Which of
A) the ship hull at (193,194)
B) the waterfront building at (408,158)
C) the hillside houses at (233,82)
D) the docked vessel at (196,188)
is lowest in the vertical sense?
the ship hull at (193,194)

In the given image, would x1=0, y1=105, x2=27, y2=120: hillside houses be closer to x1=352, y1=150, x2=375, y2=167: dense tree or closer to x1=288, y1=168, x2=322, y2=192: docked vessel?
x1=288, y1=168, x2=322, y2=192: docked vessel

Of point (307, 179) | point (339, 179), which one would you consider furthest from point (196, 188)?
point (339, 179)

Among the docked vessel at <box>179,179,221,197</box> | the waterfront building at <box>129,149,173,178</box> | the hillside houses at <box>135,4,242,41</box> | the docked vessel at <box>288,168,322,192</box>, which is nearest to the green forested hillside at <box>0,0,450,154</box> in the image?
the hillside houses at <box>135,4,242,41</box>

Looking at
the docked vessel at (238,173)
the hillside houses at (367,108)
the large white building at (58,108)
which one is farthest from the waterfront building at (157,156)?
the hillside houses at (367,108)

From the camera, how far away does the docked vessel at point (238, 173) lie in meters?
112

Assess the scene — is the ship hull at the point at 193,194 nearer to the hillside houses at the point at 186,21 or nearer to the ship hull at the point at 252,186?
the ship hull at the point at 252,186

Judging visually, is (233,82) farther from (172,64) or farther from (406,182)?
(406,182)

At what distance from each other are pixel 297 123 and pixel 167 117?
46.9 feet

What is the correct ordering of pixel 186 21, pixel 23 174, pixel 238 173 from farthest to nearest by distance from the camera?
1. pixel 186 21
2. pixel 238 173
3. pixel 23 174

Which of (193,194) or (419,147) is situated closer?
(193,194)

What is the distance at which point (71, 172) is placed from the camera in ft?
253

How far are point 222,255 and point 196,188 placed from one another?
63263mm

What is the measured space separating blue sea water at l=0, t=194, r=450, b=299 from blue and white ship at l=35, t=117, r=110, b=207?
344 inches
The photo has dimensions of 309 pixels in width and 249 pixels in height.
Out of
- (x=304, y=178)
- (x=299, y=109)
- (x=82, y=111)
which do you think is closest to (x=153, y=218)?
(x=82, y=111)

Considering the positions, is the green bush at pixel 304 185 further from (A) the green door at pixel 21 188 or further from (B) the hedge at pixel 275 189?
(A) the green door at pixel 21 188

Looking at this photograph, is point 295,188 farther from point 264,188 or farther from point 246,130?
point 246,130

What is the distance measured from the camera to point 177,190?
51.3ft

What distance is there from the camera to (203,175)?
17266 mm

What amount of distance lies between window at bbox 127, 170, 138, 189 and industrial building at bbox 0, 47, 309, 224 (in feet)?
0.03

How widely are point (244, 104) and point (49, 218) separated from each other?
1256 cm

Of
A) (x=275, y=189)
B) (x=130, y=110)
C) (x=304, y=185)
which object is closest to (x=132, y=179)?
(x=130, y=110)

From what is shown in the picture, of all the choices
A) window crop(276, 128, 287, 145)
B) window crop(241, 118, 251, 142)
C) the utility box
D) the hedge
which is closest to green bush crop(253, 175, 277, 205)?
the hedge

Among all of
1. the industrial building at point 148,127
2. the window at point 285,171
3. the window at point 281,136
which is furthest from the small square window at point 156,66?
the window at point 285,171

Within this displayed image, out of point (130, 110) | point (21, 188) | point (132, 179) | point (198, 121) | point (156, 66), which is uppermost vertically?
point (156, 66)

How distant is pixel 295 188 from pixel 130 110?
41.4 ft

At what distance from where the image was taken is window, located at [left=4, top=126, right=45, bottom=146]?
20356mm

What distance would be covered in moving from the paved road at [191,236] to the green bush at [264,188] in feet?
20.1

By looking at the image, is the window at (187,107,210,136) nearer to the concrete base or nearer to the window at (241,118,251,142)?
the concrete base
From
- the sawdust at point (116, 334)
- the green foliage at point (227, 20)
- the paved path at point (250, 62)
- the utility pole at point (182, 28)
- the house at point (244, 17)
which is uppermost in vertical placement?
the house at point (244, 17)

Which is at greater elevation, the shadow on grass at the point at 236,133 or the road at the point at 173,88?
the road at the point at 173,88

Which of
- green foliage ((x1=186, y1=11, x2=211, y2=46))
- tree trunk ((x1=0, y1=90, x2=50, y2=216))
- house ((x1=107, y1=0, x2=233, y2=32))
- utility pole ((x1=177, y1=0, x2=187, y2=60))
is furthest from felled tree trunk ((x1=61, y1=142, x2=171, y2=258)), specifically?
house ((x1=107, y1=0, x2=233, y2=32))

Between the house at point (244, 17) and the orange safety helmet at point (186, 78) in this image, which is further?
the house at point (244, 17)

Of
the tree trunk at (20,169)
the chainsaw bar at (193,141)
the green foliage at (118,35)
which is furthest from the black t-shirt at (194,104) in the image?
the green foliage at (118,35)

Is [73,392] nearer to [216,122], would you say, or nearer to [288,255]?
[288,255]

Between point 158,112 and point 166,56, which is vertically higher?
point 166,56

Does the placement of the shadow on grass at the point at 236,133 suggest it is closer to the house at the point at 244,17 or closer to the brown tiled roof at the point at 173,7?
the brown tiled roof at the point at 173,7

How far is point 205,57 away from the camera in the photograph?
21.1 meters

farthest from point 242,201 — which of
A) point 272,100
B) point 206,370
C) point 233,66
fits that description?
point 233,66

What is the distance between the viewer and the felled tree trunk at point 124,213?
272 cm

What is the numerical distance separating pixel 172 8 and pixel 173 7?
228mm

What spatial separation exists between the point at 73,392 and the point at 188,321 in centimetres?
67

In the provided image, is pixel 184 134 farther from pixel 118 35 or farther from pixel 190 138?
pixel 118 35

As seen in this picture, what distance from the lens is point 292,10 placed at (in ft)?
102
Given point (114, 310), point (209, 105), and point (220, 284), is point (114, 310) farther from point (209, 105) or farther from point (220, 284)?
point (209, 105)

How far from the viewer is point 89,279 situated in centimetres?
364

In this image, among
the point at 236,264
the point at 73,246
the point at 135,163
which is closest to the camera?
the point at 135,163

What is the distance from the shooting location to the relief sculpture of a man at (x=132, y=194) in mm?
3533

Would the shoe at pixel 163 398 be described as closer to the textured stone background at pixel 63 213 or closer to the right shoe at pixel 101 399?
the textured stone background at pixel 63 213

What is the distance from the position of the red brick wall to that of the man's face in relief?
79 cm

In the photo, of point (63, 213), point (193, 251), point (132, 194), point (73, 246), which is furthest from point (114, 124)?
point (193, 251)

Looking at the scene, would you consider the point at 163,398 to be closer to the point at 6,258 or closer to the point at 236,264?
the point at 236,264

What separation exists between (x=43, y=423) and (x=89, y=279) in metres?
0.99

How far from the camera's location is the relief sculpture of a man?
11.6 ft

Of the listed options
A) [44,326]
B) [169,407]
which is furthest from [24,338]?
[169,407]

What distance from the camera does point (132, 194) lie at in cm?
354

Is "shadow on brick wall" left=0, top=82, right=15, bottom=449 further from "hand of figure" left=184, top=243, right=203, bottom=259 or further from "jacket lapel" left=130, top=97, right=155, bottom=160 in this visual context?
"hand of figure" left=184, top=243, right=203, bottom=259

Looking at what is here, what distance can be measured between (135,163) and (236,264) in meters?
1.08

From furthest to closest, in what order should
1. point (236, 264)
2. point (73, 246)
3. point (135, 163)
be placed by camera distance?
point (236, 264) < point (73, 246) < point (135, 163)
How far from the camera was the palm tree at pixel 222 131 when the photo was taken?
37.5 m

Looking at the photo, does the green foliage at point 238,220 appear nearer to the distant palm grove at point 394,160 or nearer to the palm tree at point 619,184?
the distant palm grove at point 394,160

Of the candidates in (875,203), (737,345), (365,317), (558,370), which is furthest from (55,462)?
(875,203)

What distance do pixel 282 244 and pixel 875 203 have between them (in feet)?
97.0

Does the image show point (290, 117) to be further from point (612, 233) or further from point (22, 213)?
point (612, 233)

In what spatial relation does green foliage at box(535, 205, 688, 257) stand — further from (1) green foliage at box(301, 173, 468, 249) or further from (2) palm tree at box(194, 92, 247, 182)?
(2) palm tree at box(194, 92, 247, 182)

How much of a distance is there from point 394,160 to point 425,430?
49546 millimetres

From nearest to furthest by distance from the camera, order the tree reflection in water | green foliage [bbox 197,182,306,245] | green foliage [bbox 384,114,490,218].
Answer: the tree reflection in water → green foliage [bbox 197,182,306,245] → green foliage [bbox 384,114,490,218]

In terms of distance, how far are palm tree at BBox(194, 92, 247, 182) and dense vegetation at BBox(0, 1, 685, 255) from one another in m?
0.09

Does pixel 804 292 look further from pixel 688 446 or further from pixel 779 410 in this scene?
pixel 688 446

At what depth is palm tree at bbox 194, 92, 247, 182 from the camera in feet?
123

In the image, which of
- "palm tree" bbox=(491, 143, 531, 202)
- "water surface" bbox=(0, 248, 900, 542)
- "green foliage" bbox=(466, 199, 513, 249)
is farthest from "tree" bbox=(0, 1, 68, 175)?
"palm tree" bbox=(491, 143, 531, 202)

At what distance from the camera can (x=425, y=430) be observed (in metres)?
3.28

→ Task to carry out:
Reproduce without changes the lines of the material, starting with the line that contains "From nearest to" and continuing through the last line of the material.

→ Output for this task:
From nearest to furthest by distance from the camera, order the tree reflection in water | green foliage [bbox 197,182,306,245] | green foliage [bbox 384,114,490,218].
Answer: the tree reflection in water → green foliage [bbox 197,182,306,245] → green foliage [bbox 384,114,490,218]

In terms of distance, how far are palm tree at BBox(194, 92, 247, 182) and dense vegetation at BBox(0, 1, 685, 255) from one another in m?
0.09

Does pixel 804 292 look further from pixel 688 446 or further from pixel 779 410 in this scene?
pixel 688 446

At what depth is palm tree at bbox 194, 92, 247, 182 from the camera in feet?
123

In the image, which of
- "palm tree" bbox=(491, 143, 531, 202)
- "water surface" bbox=(0, 248, 900, 542)
- "green foliage" bbox=(466, 199, 513, 249)
is farthest from "tree" bbox=(0, 1, 68, 175)?
"palm tree" bbox=(491, 143, 531, 202)

At what distance from the camera can (x=425, y=430) be observed (in metres)?
3.28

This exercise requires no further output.